Exercise instructions:
Copy each line of the items below word for word, omitting the pictures.

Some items
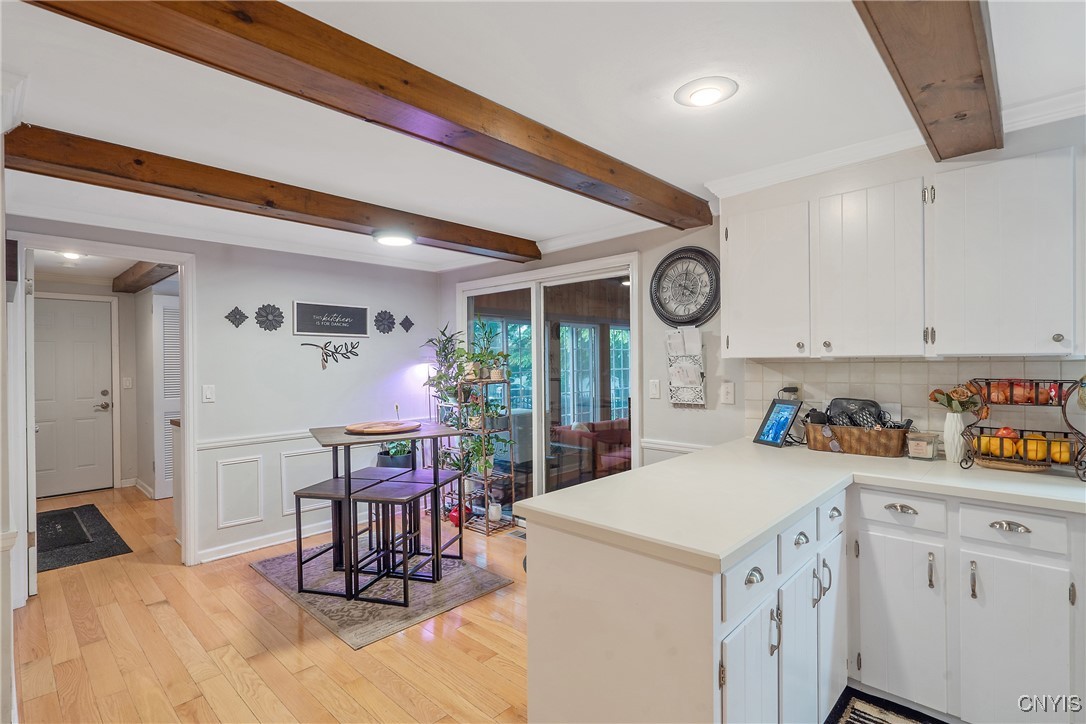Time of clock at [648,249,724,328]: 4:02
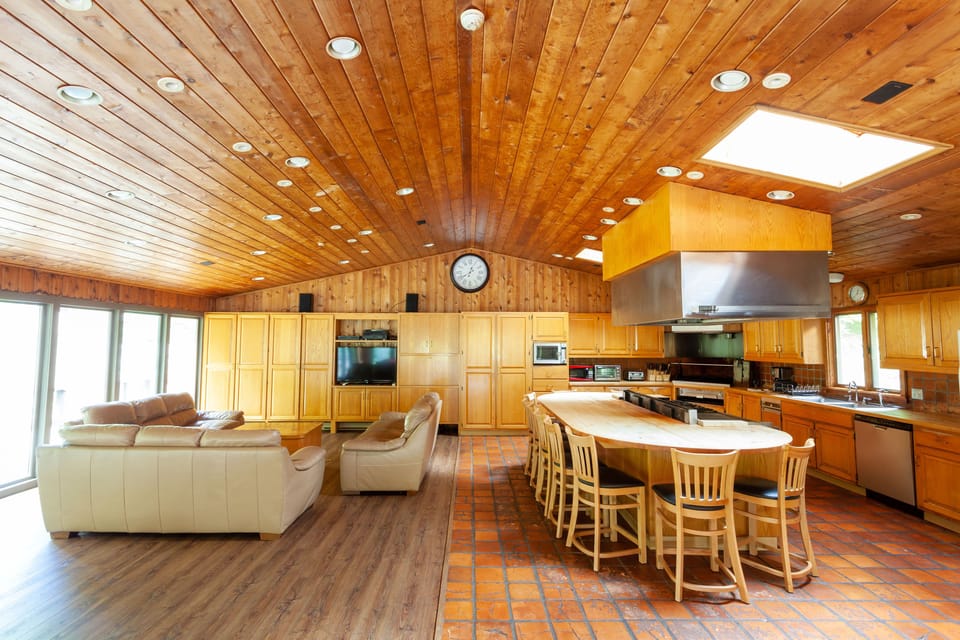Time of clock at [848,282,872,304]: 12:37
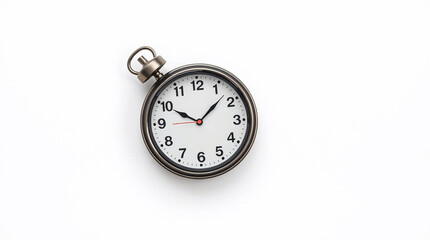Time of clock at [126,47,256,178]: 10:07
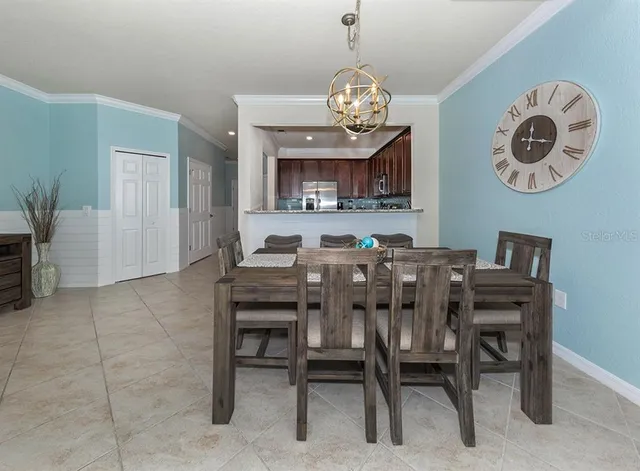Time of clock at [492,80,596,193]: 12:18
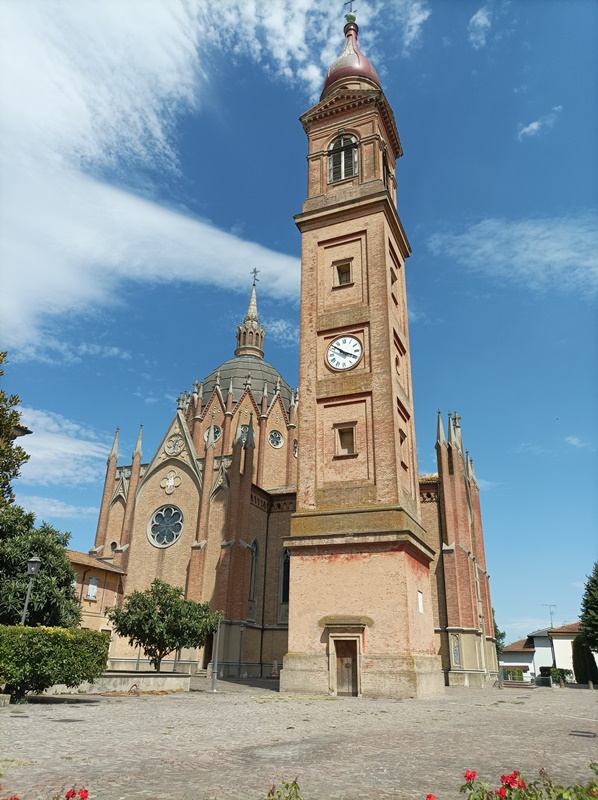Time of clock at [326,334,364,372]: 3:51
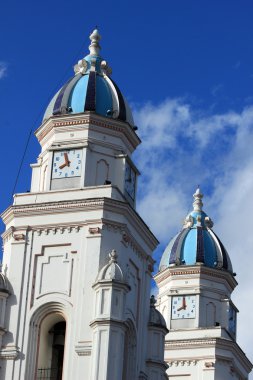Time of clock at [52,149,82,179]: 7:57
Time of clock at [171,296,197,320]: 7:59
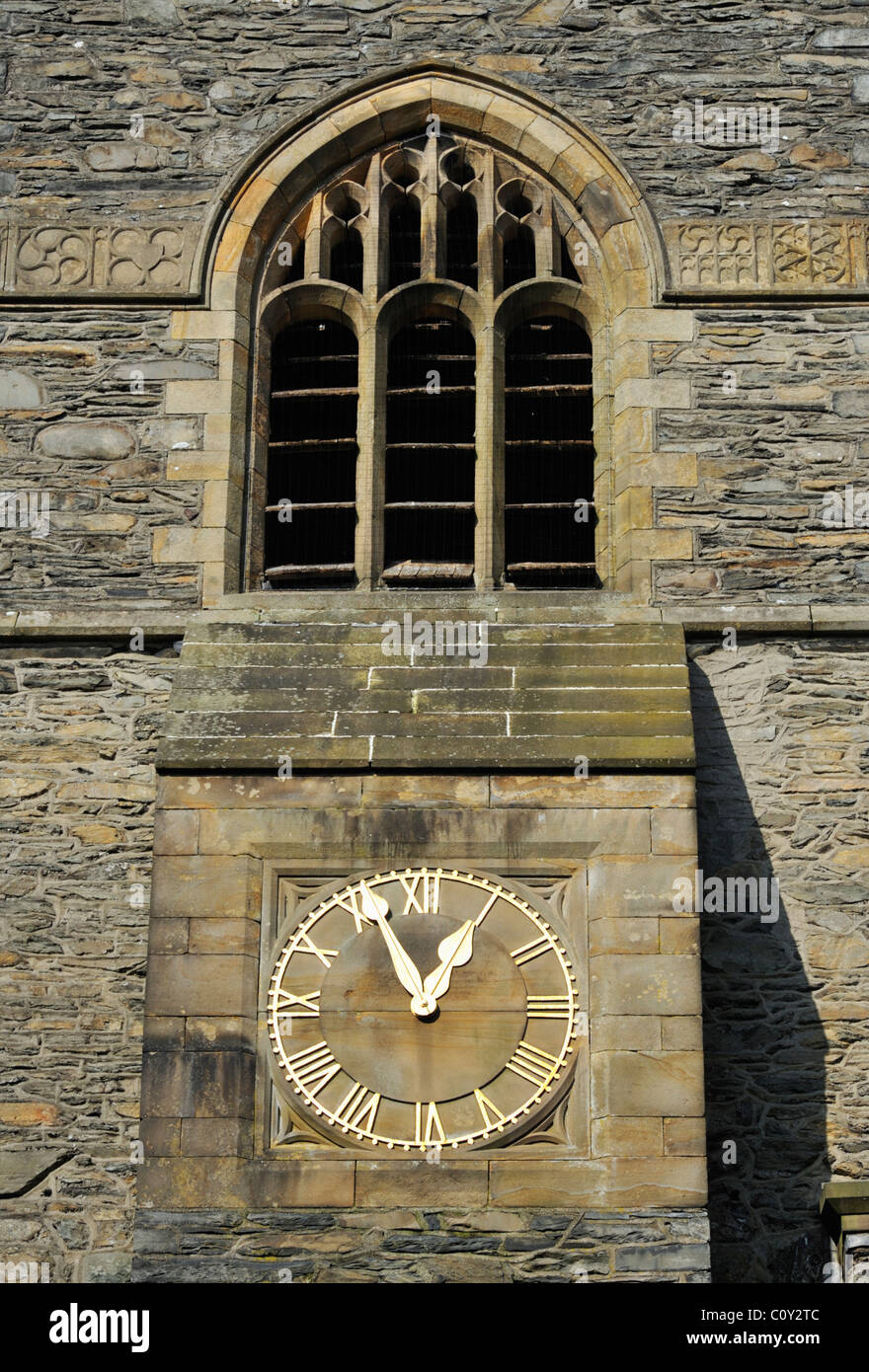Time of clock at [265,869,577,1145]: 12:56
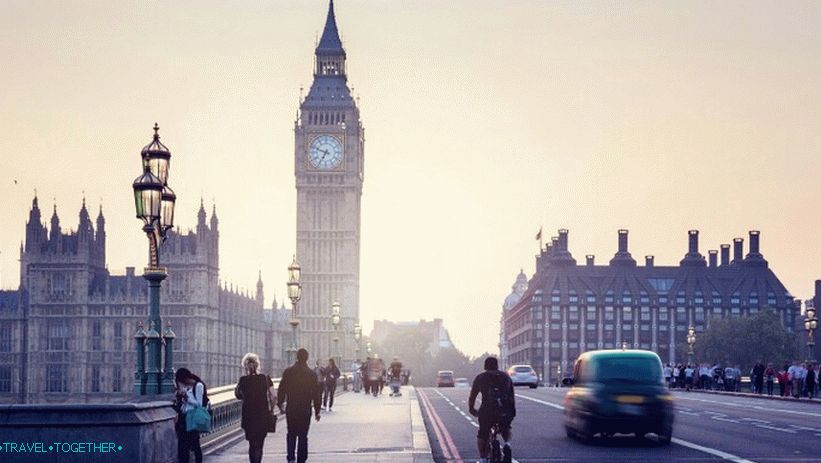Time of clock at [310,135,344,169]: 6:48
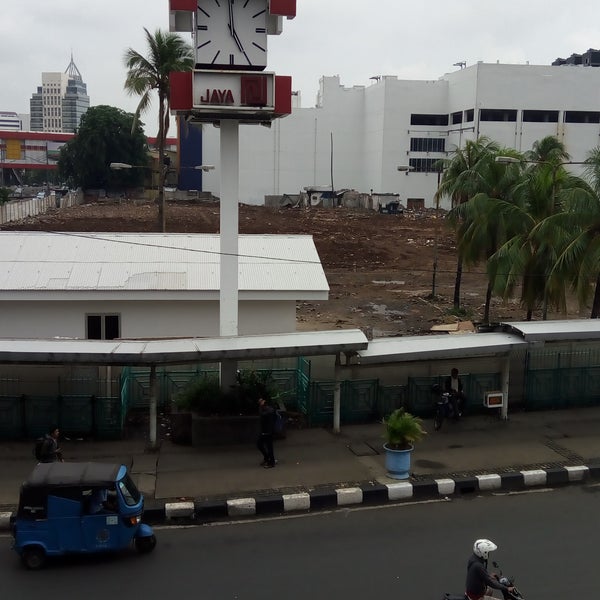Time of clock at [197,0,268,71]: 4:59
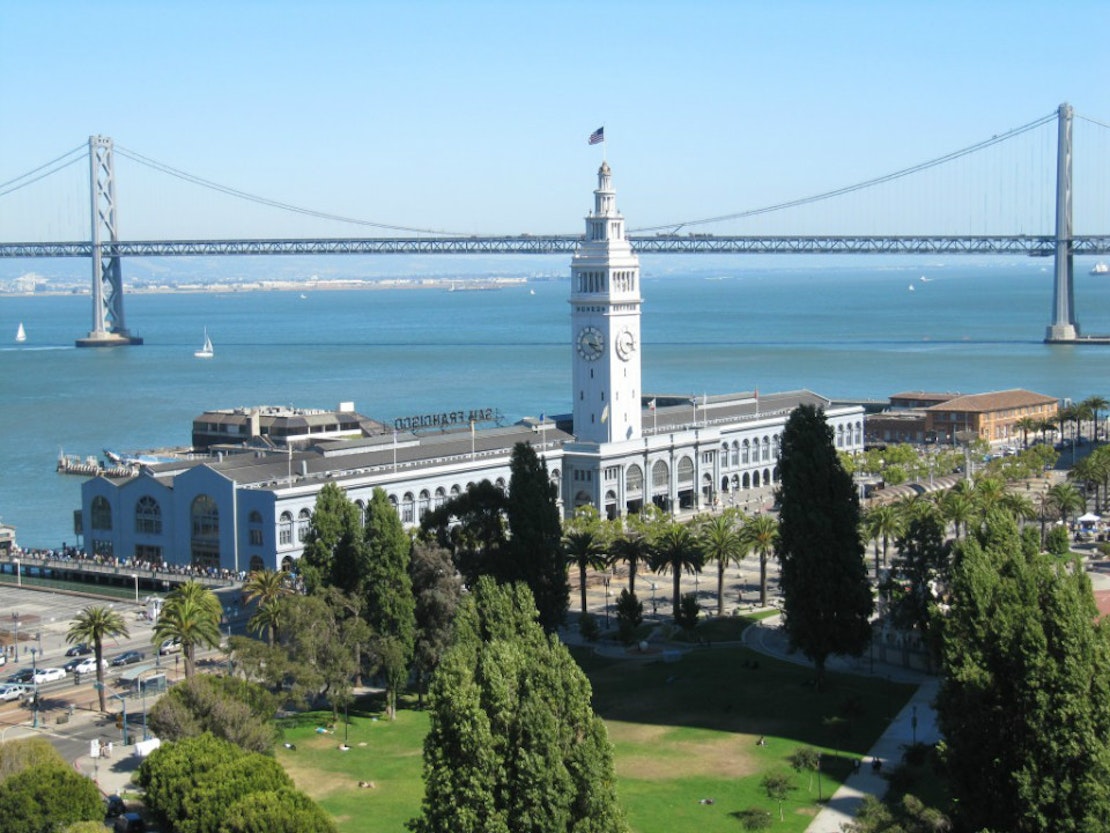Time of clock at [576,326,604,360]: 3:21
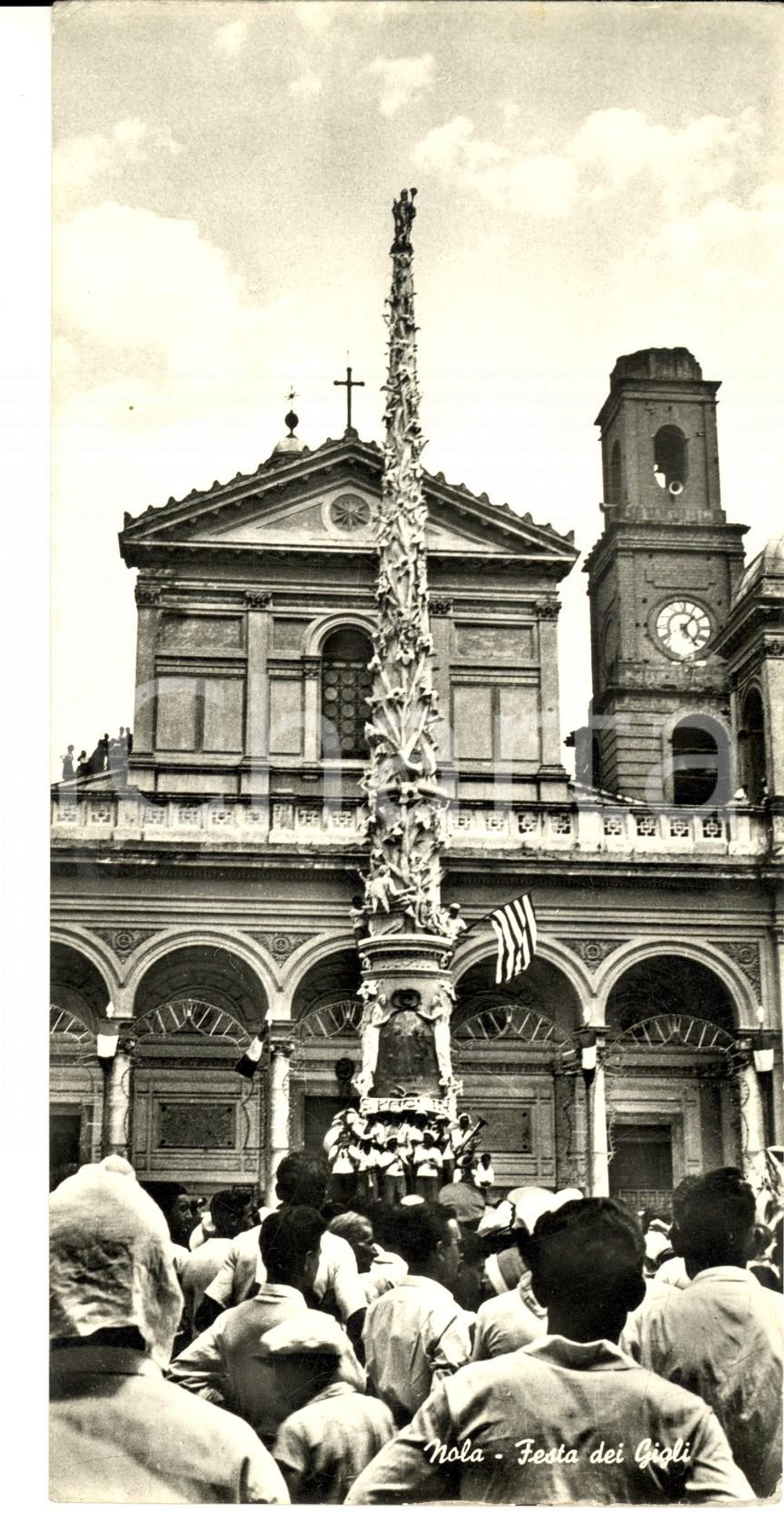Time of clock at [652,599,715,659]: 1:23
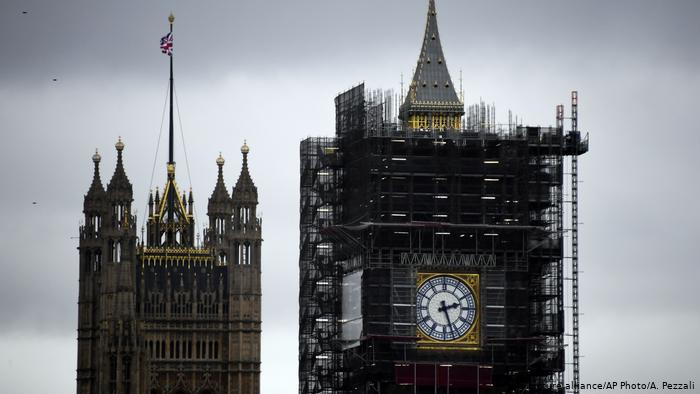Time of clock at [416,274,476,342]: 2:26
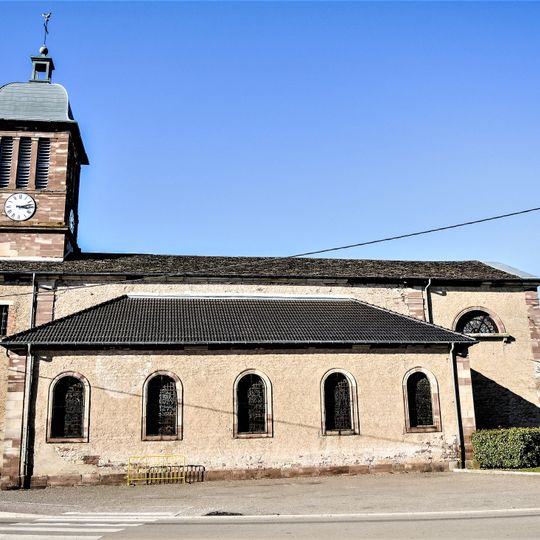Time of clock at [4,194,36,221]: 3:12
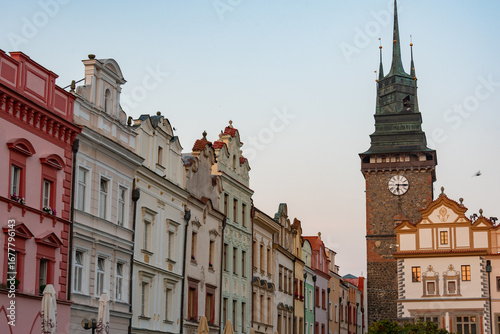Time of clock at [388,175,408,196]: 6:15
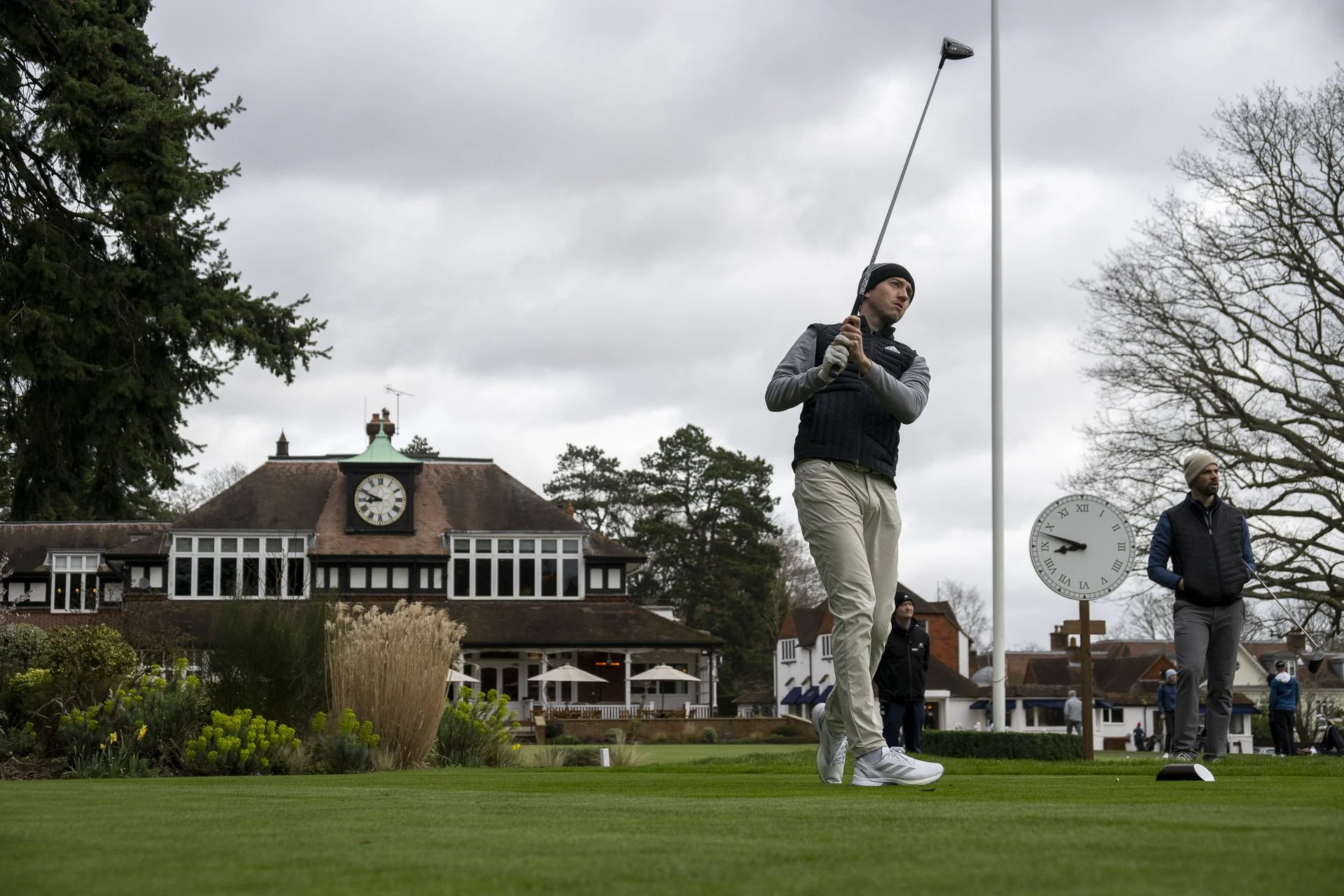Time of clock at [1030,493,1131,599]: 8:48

The output:
Time of clock at [648,249,724,328]: 4:02
Time of clock at [848,282,872,304]: 12:37
Time of clock at [126,47,256,178]: 10:07
Time of clock at [492,80,596,193]: 12:18
Time of clock at [326,334,364,372]: 3:51
Time of clock at [52,149,82,179]: 7:57
Time of clock at [171,296,197,320]: 7:59
Time of clock at [265,869,577,1145]: 12:56
Time of clock at [310,135,344,169]: 6:48
Time of clock at [197,0,268,71]: 4:59
Time of clock at [576,326,604,360]: 3:21
Time of clock at [652,599,715,659]: 1:23
Time of clock at [416,274,476,342]: 2:26
Time of clock at [4,194,36,221]: 3:12
Time of clock at [388,175,408,196]: 6:15
Time of clock at [1030,493,1131,599]: 8:48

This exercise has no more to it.